2 N.S. companies competing to build part of Deep Panuke rig
Competition is keen among Nova Scotia companies vying for contracts to build the onshore supply base and the offshore living accommodations for the Deep Panuke natural gas field, senior officials with the company hired to build the platform said Tuesday.
Single Buoy Moorings, or SBM, with headquarters in Monaco, is building the $350-million platform for EnCana Corporation, operator of the Deep Panuke project on the Scotian Shelf about 250 kilometres southeast of Halifax.
Joe Lovett, SBM's North American manager, said Tuesday that his company will award a contract worth more than $20 million to build the hotel portion of the platform to Atlantic Fabricators Ltd. of Dartmouth or Irving Shipbuilding Inc. in Halifax.
Cherubini Metal Works has teamed up with Black & MacDonald to form Atlantic Fabricators to compete against Irving. The accommodations portion of the platform will be five storeys high and will house up to 100 people. It will take nearly two years to build.
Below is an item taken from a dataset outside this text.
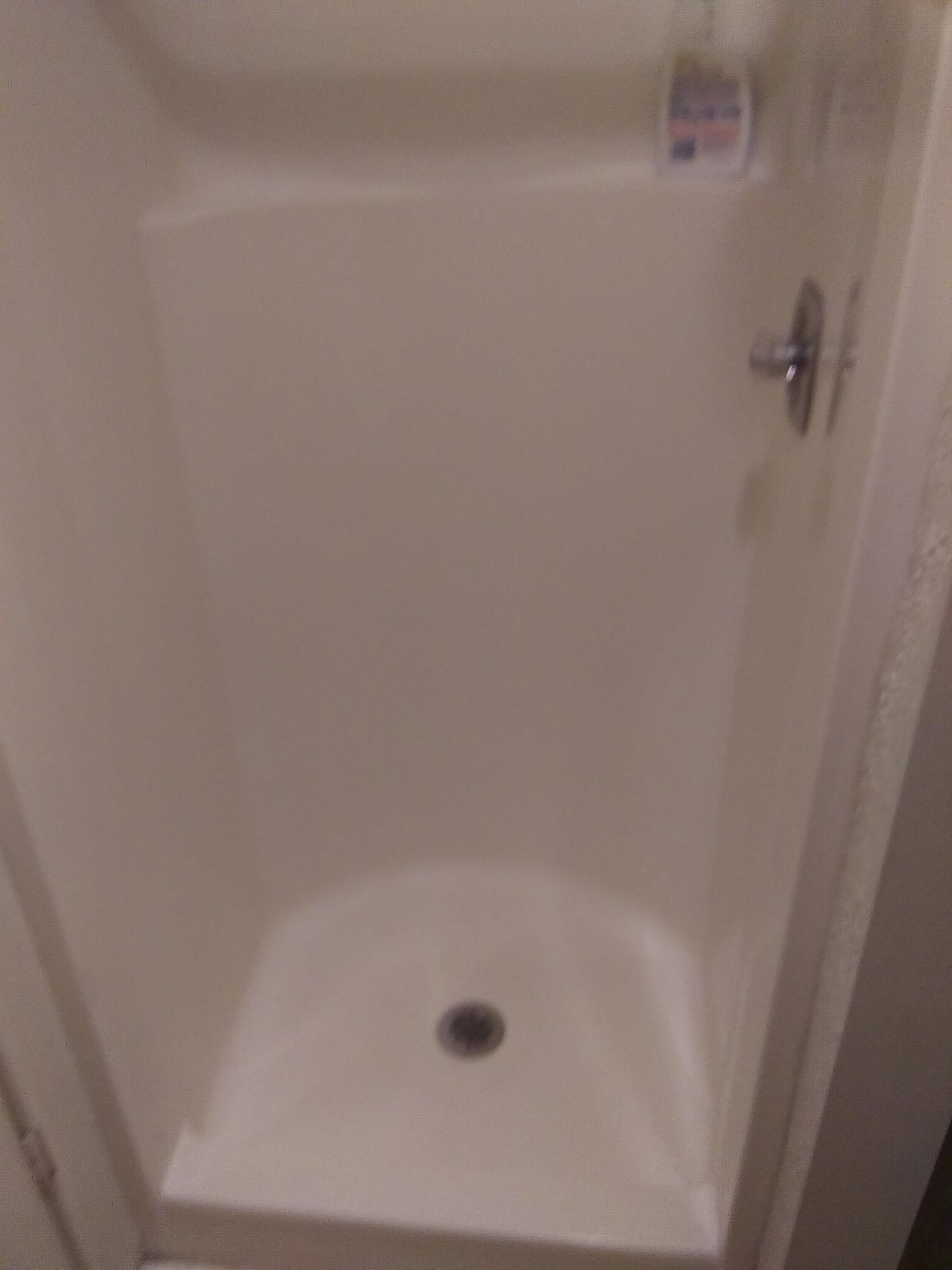 Homes for sale in Mt Pleasant City Isabella, MI | 628 Oak, Mt Pleasant City Isabella, MI 48858 | MLS# 79080064959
Remi Bouffard, buyer for the offshore platform with SBM, said he will be talking with the two contenders this week "and ask them to revise their offer, to give us something more detailed."
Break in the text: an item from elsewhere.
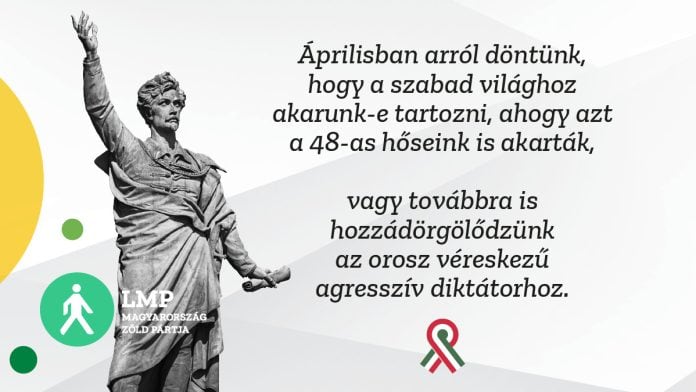 LMP_48_49_szabadsagharc_twitter_poszt_01_1200px_x_675px.png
Lovett, a native of Glace Bay now living in Houston, Texas, said most of the 60 offshore jobs will be filled by Nova Scotians coming home.
"The 60 people that we will have as employees here … we expect that a very high percentage of them will be Nova Scotians. We have a lot of CVs and resumes from people who currently work out west, in London, in Jakarta, who want to come home to Nova Scotia."
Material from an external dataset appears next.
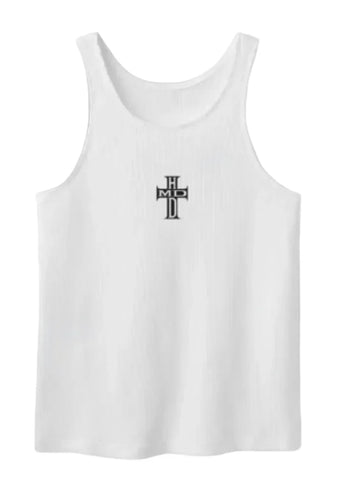 HMDD HC Tank Top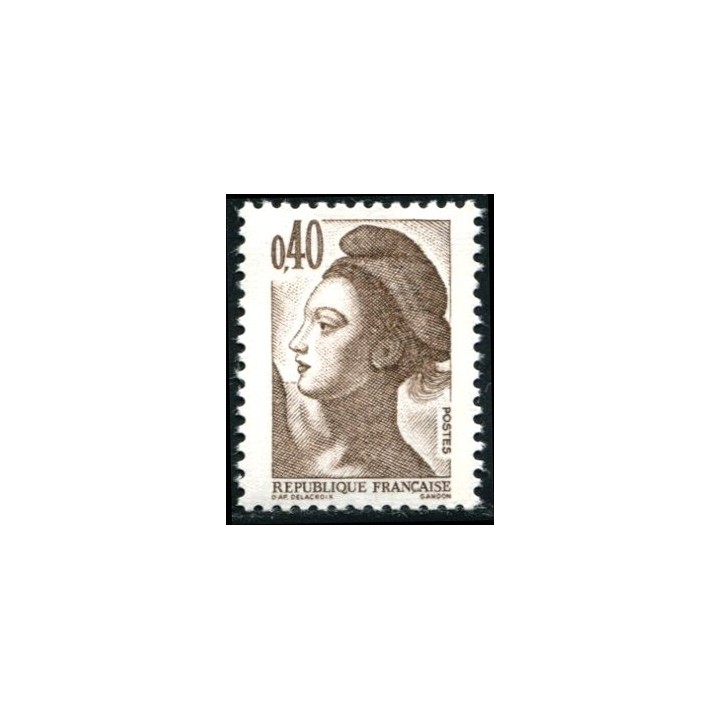 N°2183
His company is trying to decide whether its onshore supply base will be with ExxonMobil in Halifax or in Mulgrave, at the Strait of Canso.
Deep Panuke project manager Malcolm Weatherston of EnCana Corporation said Mulgrave is in the running because it's closer to the site.
"The transit time to Halifax is marginally longer than to Mulgrave — two to three hours each way, each transit, over thousands of transits actually makes a difference," he said.
Mulgrave was a supply base for drilling 30 years ago.
Deep Panuke is worth $700 million and it will take 400 full-time workers to operate the project.
It is expected to start production in 2010 and to deliver between 200 million and 300 million cubic feet of natural gas per day to markets in Canada and the northeast United States.